A l'audience du 12 février 2025, Madame [C] [G], par l'intermédiaire de son avocat, a maintenu ses demandes, faisant valoir ses moyens tels qu'exprimés dans son assignation à laquelle il convient de se reporter. Elle demande au tribunal d'ordonner une expertise et de condamner la compagnie d'assurances MAIF au paiement : - d'une provision de 1 000 € ; - de la somme de 1 000 € au titre de l'article 700 du code de procédure civile, distraits au profit de Maître Nadia DJENNAD ; - des dépens.
La compagnie d'assurances MAIF, faisant valoir ses moyens tels qu'exprimés dans ses conclusions auxquelles il convient de se reporter, sollicite de constater qu'il existe des contestations sérieuses portant tant sur les circonstances de l'accident que sur le droit à indemnisation de Madame [G], en conséquence de la débouter de l'ensemble de ses demandes. A titre subsidiaire, la MAIF émet protestations et réserves quant à la demande d'expertise et sollicite que cette expertise soit réalisée dans un cadre contractuel au titre de la garantie " dommages corporels du conducteur " du contrat multirisque souscrit par Madame [G] auprès de la MATMUT, et de la débouter de ses plus amples demandes.

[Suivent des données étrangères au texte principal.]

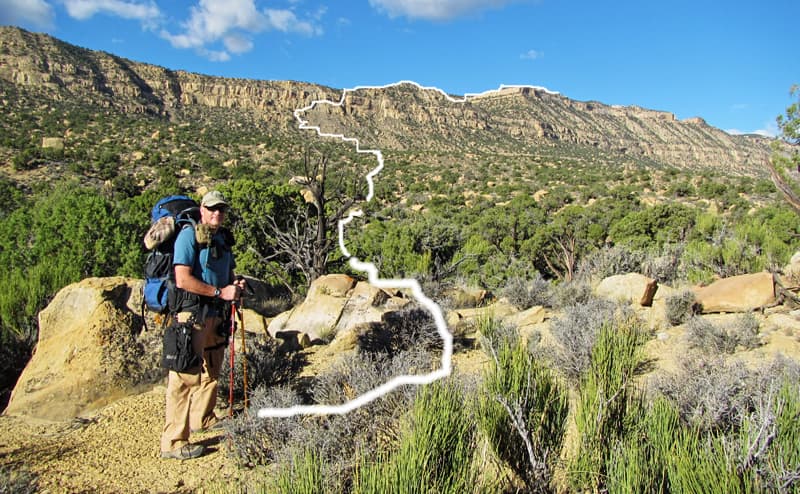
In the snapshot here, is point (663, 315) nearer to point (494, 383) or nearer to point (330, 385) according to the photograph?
point (330, 385)

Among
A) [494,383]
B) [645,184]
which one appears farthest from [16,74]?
[494,383]

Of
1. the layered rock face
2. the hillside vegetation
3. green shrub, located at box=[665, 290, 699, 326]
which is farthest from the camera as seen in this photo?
the layered rock face

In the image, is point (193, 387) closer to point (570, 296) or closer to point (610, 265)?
point (570, 296)

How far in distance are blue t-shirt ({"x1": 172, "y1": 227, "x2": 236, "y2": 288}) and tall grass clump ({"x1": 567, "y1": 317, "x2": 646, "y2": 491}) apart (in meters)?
2.48

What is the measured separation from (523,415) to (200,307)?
231 cm

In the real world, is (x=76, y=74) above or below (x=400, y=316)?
above

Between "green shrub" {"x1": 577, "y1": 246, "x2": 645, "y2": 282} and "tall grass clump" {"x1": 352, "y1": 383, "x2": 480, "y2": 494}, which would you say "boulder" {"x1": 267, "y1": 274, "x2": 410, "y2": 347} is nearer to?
"tall grass clump" {"x1": 352, "y1": 383, "x2": 480, "y2": 494}

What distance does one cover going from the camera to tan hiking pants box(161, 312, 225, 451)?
10.9 feet

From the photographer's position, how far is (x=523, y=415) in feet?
6.72

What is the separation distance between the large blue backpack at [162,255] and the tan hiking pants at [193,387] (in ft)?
0.59

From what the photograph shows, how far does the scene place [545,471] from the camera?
199 centimetres

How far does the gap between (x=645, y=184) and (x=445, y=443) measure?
29730 millimetres

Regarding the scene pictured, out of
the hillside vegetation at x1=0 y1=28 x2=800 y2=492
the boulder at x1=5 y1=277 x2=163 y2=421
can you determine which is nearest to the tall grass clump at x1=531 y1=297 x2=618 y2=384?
the hillside vegetation at x1=0 y1=28 x2=800 y2=492

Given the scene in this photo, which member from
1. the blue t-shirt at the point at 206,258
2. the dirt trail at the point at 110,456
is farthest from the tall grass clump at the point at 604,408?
the blue t-shirt at the point at 206,258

La Caisse primaire d'assurance maladie des Bouches-du-Rhône assignée à personne morale n'a pas comparu ni fait connaître le montant de ses débours.
L'affaire a été mise en délibéré au 3 avril 2025.

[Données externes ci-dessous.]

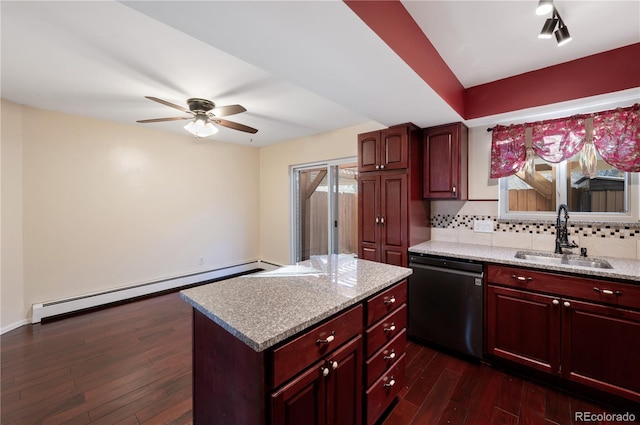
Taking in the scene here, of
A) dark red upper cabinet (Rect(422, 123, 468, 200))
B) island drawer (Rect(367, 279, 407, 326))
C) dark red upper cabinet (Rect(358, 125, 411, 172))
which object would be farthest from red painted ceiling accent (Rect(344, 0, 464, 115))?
island drawer (Rect(367, 279, 407, 326))

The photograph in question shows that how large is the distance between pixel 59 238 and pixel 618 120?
226 inches

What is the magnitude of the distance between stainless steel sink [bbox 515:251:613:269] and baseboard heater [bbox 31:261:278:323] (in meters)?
4.26

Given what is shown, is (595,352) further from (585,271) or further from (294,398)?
(294,398)

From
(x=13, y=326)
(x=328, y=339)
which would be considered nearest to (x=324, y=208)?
(x=328, y=339)

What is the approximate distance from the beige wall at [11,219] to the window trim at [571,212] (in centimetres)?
520

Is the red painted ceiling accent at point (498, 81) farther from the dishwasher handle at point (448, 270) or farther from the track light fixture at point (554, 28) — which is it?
the dishwasher handle at point (448, 270)

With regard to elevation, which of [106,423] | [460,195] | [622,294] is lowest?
[106,423]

SUR QUOI, NOUS, JUGE DES RÉFÉRÉS,
Sur l'expertise :
L'article 145 du code de procédure civile dispose : " S'il existe un motif légitime de conserver ou d'établir avant tout procès la preuve de faits dont pourrait dépendre la solution d'un litige, les mesures d'instruction légalement admissibles peuvent être ordonnées à la demande de tout intéressé, sur requête ou en référé. " L'existence de contestations, même sérieuses, ne constitue pas un obstacle à la mise en œuvre des dispositions de l'article précité. Il appartient uniquement au juge des référés de caractériser le motif légitime d'ordonner une mesure d'instruction, sans qu'il soit nécessaire de procéder préalablement à l'examen de la recevabilité d'une éventuelle action, non plus que de ses chances de succès sur le fond. Il suffit de constater qu'un tel procès est possible, qu'il a un objet et un fondement suffisamment déterminés, que sa solution peut dépendre de la mesure d'instruction sollicitée et que celle-ci ne porte aucune atteinte illégitime aux droits et libertés fondamentaux d'autrui. En l'état de la situation telle que décrite dans l'exposé du litige, il y a lieu de faire droit à la demande d'expertise qui répond à un motif légitime au sens de l'article 145 du code de procédure civile. En effet, Madame [C] [G] établit qu'elle a fait l'objet d'un accident de la circulation et que cet accident lui a occasionné des blessures médicalement constatées. Il n'y a pas lieu de faire droit à la demande de la compagnie d'assurances MAIF qui sollicite que cette expertise soit réalisée dans un cadre contractuel au titre de la garantie " dommages corporels du conducteur " du contrat multirisque souscrit par Madame [G] auprès de la MATMUT, cette dernière n'étant pas attraite à la cause et la compagnie MAIF n'expliquant pas les raisons de cette demande qui n'est absolument pas justifiée. En conclusion, l'expertise médicale de Madame [C] [G] sera ordonnée.